Piramal Enterprises Ltd said on Thursday that its board has approved the restructuring of the company’s business to demerge its financial services and pharmaceuticals operations into two separate listed entities.
The pharmaceuticals business will get vertically demerged from Piramal Enterprises and consolidated under Piramal Pharma Ltd (PPL), the group said in a statement. Two operating subsidiaries will also be amalgamated with Piramal Pharma, to further simplify the pharma corporate structure.
PHL Fininvest Pvt Ltd, the non-banking finance company (NBFC), will be amalgamated with Piramal Enterprises to create a large listed NBFC, the group said.
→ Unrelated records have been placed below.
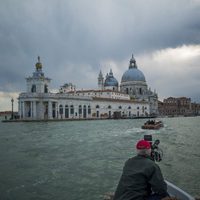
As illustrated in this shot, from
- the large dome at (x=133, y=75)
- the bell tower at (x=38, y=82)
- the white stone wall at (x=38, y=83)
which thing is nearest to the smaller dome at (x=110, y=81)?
the large dome at (x=133, y=75)

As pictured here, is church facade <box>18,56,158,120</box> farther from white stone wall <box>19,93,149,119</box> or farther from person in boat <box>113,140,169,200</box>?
person in boat <box>113,140,169,200</box>

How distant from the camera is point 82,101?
97938 mm

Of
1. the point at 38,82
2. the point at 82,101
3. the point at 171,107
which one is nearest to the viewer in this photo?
the point at 38,82

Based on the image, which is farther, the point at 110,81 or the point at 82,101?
the point at 110,81

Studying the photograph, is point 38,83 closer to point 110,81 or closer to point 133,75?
point 110,81

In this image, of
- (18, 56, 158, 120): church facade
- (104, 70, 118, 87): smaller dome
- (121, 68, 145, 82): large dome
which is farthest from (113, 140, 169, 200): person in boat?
(121, 68, 145, 82): large dome

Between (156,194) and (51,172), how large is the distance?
30.1 ft

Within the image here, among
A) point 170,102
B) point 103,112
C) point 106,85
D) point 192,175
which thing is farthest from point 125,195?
point 170,102

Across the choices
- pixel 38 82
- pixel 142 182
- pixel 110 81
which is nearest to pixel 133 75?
pixel 110 81

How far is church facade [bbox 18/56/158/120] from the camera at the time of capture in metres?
87.8

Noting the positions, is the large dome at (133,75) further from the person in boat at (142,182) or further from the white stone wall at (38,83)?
the person in boat at (142,182)

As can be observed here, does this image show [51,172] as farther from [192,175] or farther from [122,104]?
[122,104]

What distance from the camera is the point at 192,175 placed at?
12758 millimetres

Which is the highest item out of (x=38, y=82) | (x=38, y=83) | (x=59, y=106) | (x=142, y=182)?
(x=38, y=82)
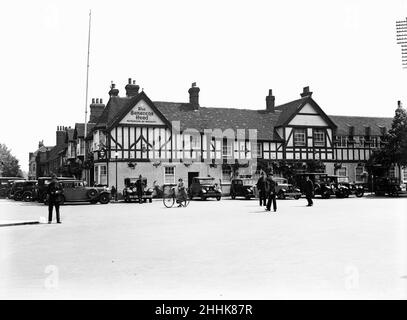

The housing finance company, which has acquired DHFL, will remain a wholly-owned subsidiary of Piramal Enterprises.
Shareholders of Piramal Enterprises will get four shares of PPL for every one share held, in addition to their existing holding in the parent company.
Piramal Enterprises chairman Ajay Piramal, in an interview to ET, said the demerger was done to simplify the corporate structure and is expected to unlock significant value for shareholders
“The shareholders wanted two independently run and focused companies rather than having a mixed financial services and pharma,” Piramal said. “Both these companies are well capitalised. There is runway for growth for both of them, through organic and acquisitions. Things will be much more transparent. Our shareholders will know what is happening in each company in detail.”
Pharma in focus
Nandini Piramal, the executive director of Piramal Enterprises, said Piramal Pharma is now in a position to scale up business. “We are a large pharma company again in India; we have the ability with Carlyle (investment) to do acquisitions as well as organic ground field expansion,” Nandini said.